Global Big Day 2018 is still happening but we are done. For months I’ve been trying to figure out where to bird for the annual global census. I knew we wouldn’t be in Baja and it made me sad. For three years we’ve done our best to get the Baja birds and our neighborhoods represented on the annual event. This year it just wasn’t meant to be. For the last week Burt and I looked at maps and did some side excursions and as we steadily headed to our job in Montana. It’s intimidating trying to bird a new area. New species, unfamiliar terrain, logistics with the trailer were all conspiring against us.

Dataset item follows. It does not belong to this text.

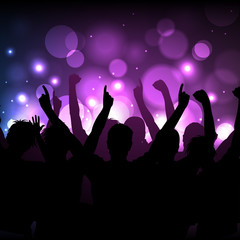 Vector background - cheering crowd at a concert or in a club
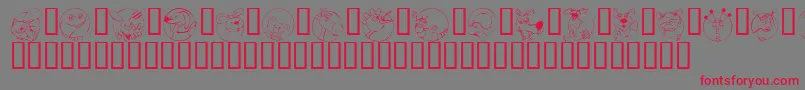 KrCircleScraps Font – Red Fonts on Gray Background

Two days ago we were at the Nelson Morley Birds of Prey National Wildlife Refuge in central Idaho. This seemed like a good spot. After birding it Thursday evening we realized it was just too difficult to sort out the raptors and we felt hemmed in by the canyon walls and the narrow riparian area. I looked at the map and decided we should bail and head for the Camas National Wildlife Refuge. Camas NWR is famous for its waterfowl and waterfowl are pretty easy to key out if you come across a mysterious bird. Despite this feeling of inadequacy at the Nelson Morley NWR we landed 6 new life birds. Or at least eBird says they were new birds. Since I’ve only been listing for a few years it’s still easy to land a new bird that I might have seen many times in the past.

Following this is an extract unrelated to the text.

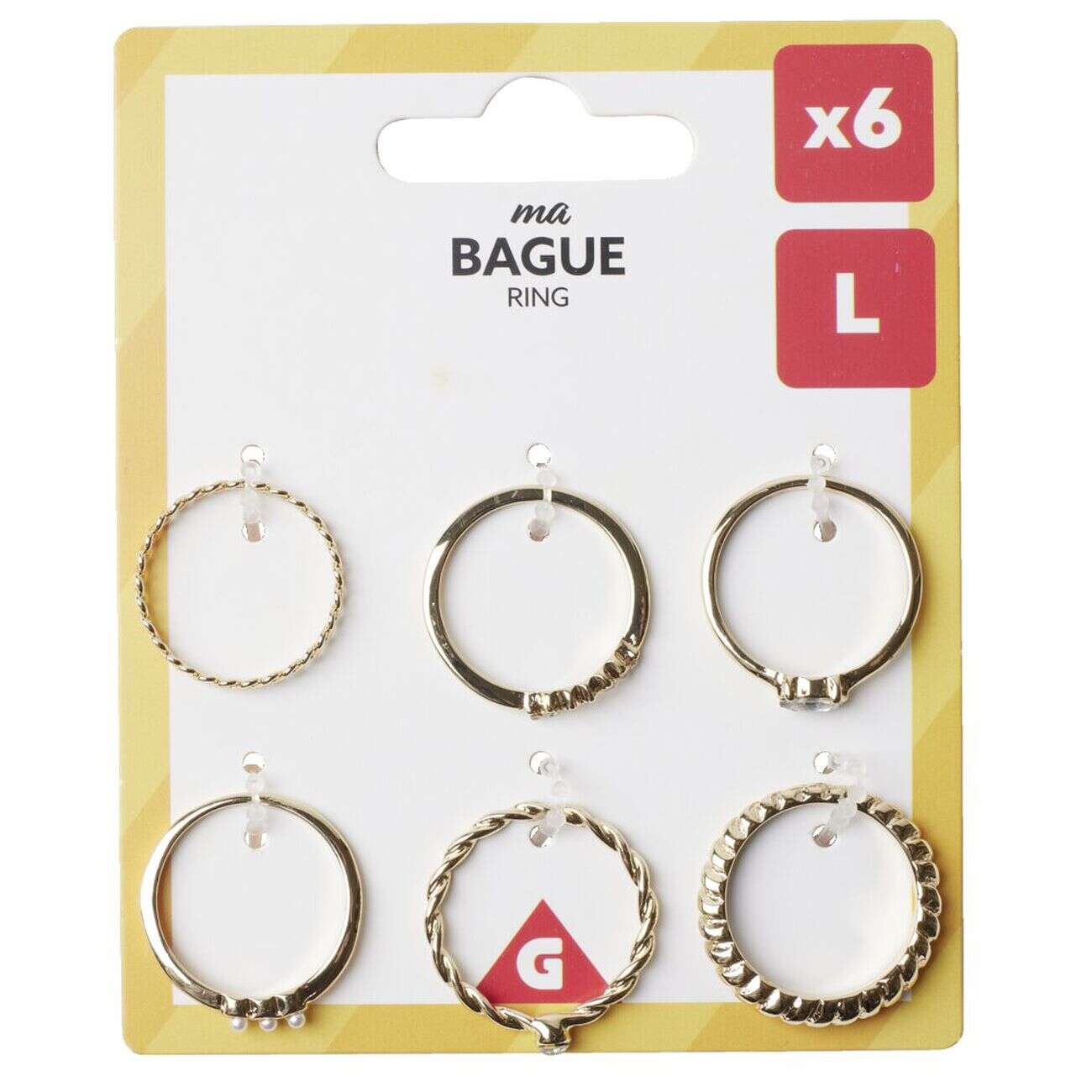 Bague femme x6 zinc doré ou argenté (4 tailles au choix)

We arrived at Camas yesterday around 4:30 PM. I was hoping there would be signs of life and some kind of official participation in the Global Big Day. No and no. A sad state of affairs for one of birding’s most important citizen science events. The place was empty and there was no camping allowed. Burt and I did an afternoon reconnaissance of the birds and liked what we saw. There was a lot going on. Owls and kestrels and blackbirds everywhere. Since we were happy to spend the day at Camas NWR and likely would be the only people officially birding it was worth a short drive off to a rest area to spend the night. I was relieved to know we’d finally found a place to spend the day.
It all worked out just great. We saw 52 species of birds and did 12 checklists over 5 hours. Camas NWR is a sprawling wetland and every time we got in the car we had to start a new list. That’s how it goes doing science. Delightful short-eared owls kept popping up out of the reeds while northern harriers did sky acrobatics. The waterfowl were not so many that we couldn’t count but diverse enough that we had to study the water surfaces each time we left the car. We found a pair of great horned owls and a bald eagle nest with two fledglings. Burt’s favorite bird today was the harrier. I likes the owls. And the porcupine.
Now we are resting in a rest area. Tomorrow it’s time to work.